Философ старался не показать виду, как его унизило, что эти двое видели его падение. Особенно Пеструшка. Отшвырнув бутылочку, Философ взял детский совок и поддел песок, наблюдая, как он сыплется:

- Мы с вами между детским садом и кладбищем. Здесь зануды-воспитательницы, "В лесу родилась елочка" и тошнотворная манная каша. Там могилы с червями и кресты, изъеденные короедом... Скучно... И балдеть тоже скучно. Пора завязывать балдеж... До чего мы докатились - до мелкой спекуляции билетами в кино...

- То, что у нас спекуляция, в Америке - частная инициатива... Ты же сам об этом говорил, Философ... - осторожно напомнил ему Фантомас.

- Дело не в самой спекуляции, а в ее масштабах... - поморщился Философ, отбрасывая детский совок. - Ты не сечешь моих мыслей, Фантомас. Только большое дело дает большой кайф. А на какое дело способен, например, ты, Пеструшка, если хнычешь, что не можешь достать себе фирменные джинсы и ходишь в какой-то рижской подделке?

- Вам хорошо... - обиженно стал оправдываться Пеструшка. - Тебе твой отец, Философ, "Вранглеры" привез со стройки плотины в Сирии. Твой отец, Фантомас, строил находкинский порт, а там "Леви Страусов" - ты сам рассказывал - немалом. А чо мой отец может?

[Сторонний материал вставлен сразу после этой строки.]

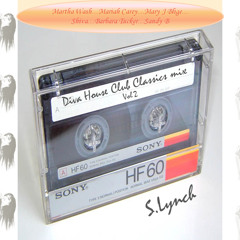 Cassette Tape #4 Diva's house club classics vol2 1993-96 (Slynch)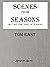 Scenes from Seasons (But No...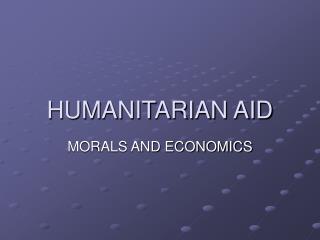 HUMANITARIAN AID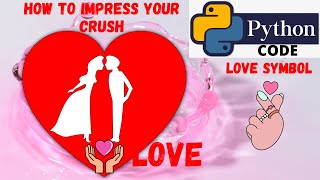 How to impress your crush using python | Drawing Heart Shape using Turtle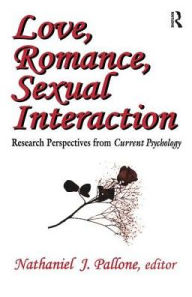 Title: Love, Romance, Sexual Interaction: Research Perspectives from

- Избавляйся от местного акцента... - брезгливо заметил Философ. Достал же тебе твой железнодорожный предок японскую куртку, как у нас. Пусть и джинсы фирменные достанет. Дави на него.

- Я давлю... - понурился Пеструшка. - А он мне в ответ: "Джинсы на толкучке мою месячную зарплату стоят. Чо я, на твои штаны целый месяц вкалывать буду?"

- Дело не в самих джинсах... - оборвал его Философ. - Наполеон джинсов не носил, но был Наполеоном. Но если бы он захотел, они бы у него были. Их бы соткали покоренные народы.